Emerging 2 different models to create a multi-model

tnguyen87 · March 20, 2022, 3:22am

Greetings,

I have 2 different models - A (GNN) and B (LSTM). I am trying to combine these models to predict the same output “y”. These models only share the same input and output only. I found 2 different posts (Merging two models & Combining Trained Models in PyTorch - #2 by ptrblck) and noticed that they are different. I wonder which one would everyone recommend to follow.

About defining “optimizer = optim.X” where X can be SGD or Adam, if I follow the a post from @ptrblck (Merging two models), then does “optimizer” need to be "optimizer = optim.Adam(modelA.parameters()+modelB.parameters()) ?

About the model.train(), would a post from @ptrblck (Merging two models) take care? loss.backward() would depends on each model.

I have just started learning pytorch recently, so I am very new to this field. I’d really appreciate any input! Thank you for the help! - Tom

ptrblck · March 20, 2022, 8:19pm

The linked use cases are a bit different as the first one (merging two models) seems to pass features from one model to the other and could train these models in an end2end manner.
The “ensemble” approach uses two pretrained models to combine their output features (often from the penultimate layer) to train a new classifier, which could boost the performance compared to each model standalone. However, if you want to train all models from scratch, take a look at the Stacking section of ensemble learning as the training procedure is using “stages” and differs from the “standard” training routine.
In particular the classifier expects the stage0 models to be trained already and expects to see their predictions while bein trained.
This would mean that an end2end training might yield a worse performance and you would have to create separate training and validation splits to train each stage.

tnguyen87 · March 21, 2022, 6:37pm

Hello @ptrblck, thank you for your thoughts and recommendations.
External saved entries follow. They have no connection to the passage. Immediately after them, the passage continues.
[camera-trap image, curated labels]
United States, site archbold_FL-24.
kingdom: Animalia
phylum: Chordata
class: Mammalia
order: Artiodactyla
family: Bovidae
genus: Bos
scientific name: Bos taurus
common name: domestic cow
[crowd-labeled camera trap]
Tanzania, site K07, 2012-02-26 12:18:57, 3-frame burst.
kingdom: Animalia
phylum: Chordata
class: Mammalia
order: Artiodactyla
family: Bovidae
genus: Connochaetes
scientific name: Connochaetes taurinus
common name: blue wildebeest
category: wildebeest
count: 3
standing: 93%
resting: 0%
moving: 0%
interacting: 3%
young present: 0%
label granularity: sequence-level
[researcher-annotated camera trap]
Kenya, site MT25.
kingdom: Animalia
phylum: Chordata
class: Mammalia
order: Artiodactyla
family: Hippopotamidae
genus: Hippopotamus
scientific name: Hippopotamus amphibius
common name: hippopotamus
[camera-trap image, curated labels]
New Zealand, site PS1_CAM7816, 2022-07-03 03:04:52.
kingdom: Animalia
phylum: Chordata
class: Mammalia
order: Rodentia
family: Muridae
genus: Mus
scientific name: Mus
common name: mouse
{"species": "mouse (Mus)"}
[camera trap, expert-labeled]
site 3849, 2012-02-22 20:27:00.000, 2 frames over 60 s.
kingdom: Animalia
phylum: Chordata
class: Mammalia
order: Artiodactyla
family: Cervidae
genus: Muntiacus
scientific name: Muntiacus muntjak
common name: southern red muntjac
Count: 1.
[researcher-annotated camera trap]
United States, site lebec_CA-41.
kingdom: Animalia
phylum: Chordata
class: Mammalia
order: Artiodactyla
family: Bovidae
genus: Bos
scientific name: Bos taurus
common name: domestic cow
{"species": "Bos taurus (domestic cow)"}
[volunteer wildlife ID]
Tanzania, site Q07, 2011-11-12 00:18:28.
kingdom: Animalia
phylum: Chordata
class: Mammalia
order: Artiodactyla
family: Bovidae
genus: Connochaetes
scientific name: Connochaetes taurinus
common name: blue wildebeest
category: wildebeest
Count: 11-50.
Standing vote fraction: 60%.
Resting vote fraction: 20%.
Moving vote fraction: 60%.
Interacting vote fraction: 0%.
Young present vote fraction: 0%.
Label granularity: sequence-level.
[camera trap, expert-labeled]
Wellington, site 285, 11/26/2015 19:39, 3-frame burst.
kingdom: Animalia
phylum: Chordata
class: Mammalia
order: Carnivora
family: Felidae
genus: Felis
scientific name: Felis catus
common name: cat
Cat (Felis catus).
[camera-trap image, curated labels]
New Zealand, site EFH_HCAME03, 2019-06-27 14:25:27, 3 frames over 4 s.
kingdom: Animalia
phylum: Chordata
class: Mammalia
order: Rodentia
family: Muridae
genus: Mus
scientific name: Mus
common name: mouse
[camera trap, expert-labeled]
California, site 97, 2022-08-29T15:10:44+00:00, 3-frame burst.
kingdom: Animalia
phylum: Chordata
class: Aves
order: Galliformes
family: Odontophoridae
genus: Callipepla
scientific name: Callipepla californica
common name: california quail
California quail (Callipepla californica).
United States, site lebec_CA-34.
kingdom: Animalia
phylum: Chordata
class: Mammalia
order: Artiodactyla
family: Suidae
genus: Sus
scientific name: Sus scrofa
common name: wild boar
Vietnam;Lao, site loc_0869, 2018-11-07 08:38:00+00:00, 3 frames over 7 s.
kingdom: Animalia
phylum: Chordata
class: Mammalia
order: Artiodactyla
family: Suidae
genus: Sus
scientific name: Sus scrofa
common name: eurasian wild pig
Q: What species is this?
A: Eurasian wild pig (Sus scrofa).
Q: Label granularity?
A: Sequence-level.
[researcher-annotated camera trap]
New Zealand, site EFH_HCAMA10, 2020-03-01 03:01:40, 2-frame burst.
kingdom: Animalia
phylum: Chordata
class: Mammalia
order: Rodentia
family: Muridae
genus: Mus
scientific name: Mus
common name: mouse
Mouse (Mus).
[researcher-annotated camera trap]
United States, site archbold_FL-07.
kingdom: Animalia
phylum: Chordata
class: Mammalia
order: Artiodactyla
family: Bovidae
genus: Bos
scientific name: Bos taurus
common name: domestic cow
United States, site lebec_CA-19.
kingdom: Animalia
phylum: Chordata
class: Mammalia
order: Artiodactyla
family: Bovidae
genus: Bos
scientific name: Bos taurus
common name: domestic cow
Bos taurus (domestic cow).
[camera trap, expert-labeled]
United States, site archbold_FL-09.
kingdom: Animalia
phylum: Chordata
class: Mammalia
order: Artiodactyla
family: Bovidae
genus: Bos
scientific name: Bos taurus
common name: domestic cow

May I ask you for each scenario?

I did not think about the case where an end2end training can possibly yield a worse performance. Based on your comments, I think I will need to write an additional nn.Module class to combine 2 models as you showed in a post; but can I write it without passing features from one model to another? Also, do you have any suggestion on dealing with an optimizer and def train() function (what I am looking for is whether there is an additional step to write for optimizer and train(); I am stuck at looking for a way to deal with combining y_pred = mol(features_from_A) and y_pred = mol(features_from_B)); Because each model works well (but still not great), I want to boost a prediction performance by combining 2 models to predict output.

In a case the “ensemble” approach where I want to train 2 models from the scratch (based on your provided link) along with reading several papers observing authors combined their models (a type of models does not matter) at the FC layer. May I ask whether I still need to write a new “nn.Module class” to do this work?

ptrblck · March 22, 2022, 4:37am

Yes, you do not need to combine the “base models” together and could pass their features to a final classifier.

Not necessarily, but a custom nn.Module might be more convenient.
You can directly pass the outputs of any module to another module, e.g. as:

modelA = MyModelA()
modelB = MyModelB()
classifer = MyClassifier()

outA = modelA(x)
outB = modelB(x)
out = torch.stack((outA, outB), dim=1)
out = classifier(out)

However, your code might be cleaner if you are wrapping this logic into a custom module.

tnguyen87 · March 24, 2022, 4:58am

Wonderful! Thank you for a snippet code example. I will try this out to see which direction fits my approach better!

tnguyen87 · April 27, 2022, 7:22pm

Hello @ptrblck ,
May I ask whether outA is a predicted value obtained from model A in this case? I am think that outA is a feature at the fully-connected layer of model A; however, I am not quite sure. Could you please confirm whether it is correct?

Finally, I have two models (A&B) are trained with different approaches (one with dataloader/bucketIteractor and another with a traditional batch). May I ask whether I need to use the same approach to train both models in order to stack their outputs for a combined model? I think that an answer might be no, but I still want to hear thoughts from an expert.

tnguyen87 · April 28, 2022, 2:19am

Based on this link (Combining Trained Models in PyTorch - #66 by rudascience), outA and outB are collected after FC layer. Because of this, my first question is answered.

Following with this post (Combining Trained Models in PyTorch - #68 by rudascience), it seems like I only need to define an optimizer and push to classifer.cuda() for classifer instead for both 3 models (i.e., modelA, modelB and classifier) ? Is this true or am I missing something in the post?

ptrblck · April 28, 2022, 5:32am

You can define the models as you want, so can return the activation outputs (features) from the penultimate layer or the logit prediction.

For the optimizer: it also depends on your actual use case. If you want to only train the classifier, push only its parameters to the optimizer. On the other hand, if you want to train all models, use different optimizers, a combined one etc.